◆ **Required tasks**
**a.** In the passage on ocean grid planning, what planning horizon is given for the sequence of investment decisions?
**b.** From the passage on ocean grid planning, list every year the example gives as a point when new interconnections can be decided.

From society’s point of view, achieving an interconnected grid can be beneficial. However, it’s not just any grid that we are aiming for. We need an optimal grid development where costs and benefits are balanced, while uncertainties about the future are also considered, leading to economically robust investment choices. In addition, to answer the question of which are the best interconnections that should be built “now”, one must also consider that the operation of the system in the future depends on past decisions. The question is equivalent to what the best possible grid layout should be, assuming some future offshore wind farm development plans and decisions that have already been taken. What we are looking for is therefore an optimal sequence of investment decisions throughout the planning horizon (2035-2050), and which should balance the total investment costs with the expected cost savings from the future system operation. To answer such questions, research activities in Ocean Grid work package 1 “Offshore grid development” aim to find the optimal investment decisions by formulating and solving proper Mathematical Optimisation problems.

Optimising the future ocean grid: a tough assignment

The associated optimisation problems for the development of optimal interconnected (meshed) grids, which are formulated as Mixed-Integer Linear Programs (MILP), typically involve intensive computations and are notorious for the extreme amount of time they take to be computed. It may even be the case that solving such a problem is not possible at all, in a reasonable amount of time, even using the best existing supercomputer. This complexity arises because each integer variable significantly increases the number of potential combinations the program must explore to find the best solution, much like adding extra dimensions to a maze makes it far more challenging to navigate.

To account for the time required for the construction of the new interconnections, the formulations employed include several stages where we should make decisions, for example, assuming that new interconnections can be decided only in 2035, 2040 and 2050, we end up with a multi-stage MILP formulation. In addition to that, spreading the grid buildout is a way to accommodate various uncertain factors that may be revealed at a later stage. For example, at present we can only assume how the energy mix or the demand in Norway and other countries will be in 2040, but from that point on, the energy mix/demand is known information that could be used by the decision maker. To include this logic in the formulation, several possible future scenarios are being constructed, where the uncertain parameters take different values and can be realised with different probabilities. This results in a Stochastic Optimisation problem, which dramatically increases the dimensionality of the original multi-stage MILP formulation, paving the way for computationally efficient solutions methods to be found.

◆ **Records shown**
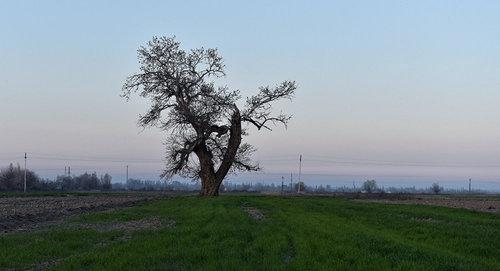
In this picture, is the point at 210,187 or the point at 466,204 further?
the point at 210,187

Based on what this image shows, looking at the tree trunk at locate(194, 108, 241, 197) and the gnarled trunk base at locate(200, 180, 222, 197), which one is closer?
the tree trunk at locate(194, 108, 241, 197)

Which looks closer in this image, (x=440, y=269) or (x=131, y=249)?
(x=440, y=269)

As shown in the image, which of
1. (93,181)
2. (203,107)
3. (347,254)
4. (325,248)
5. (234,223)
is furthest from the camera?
(93,181)

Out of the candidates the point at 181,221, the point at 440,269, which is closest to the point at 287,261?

◆ **Answers below**
**a.** 2035-2050

**b.** 2035, 2040, 2050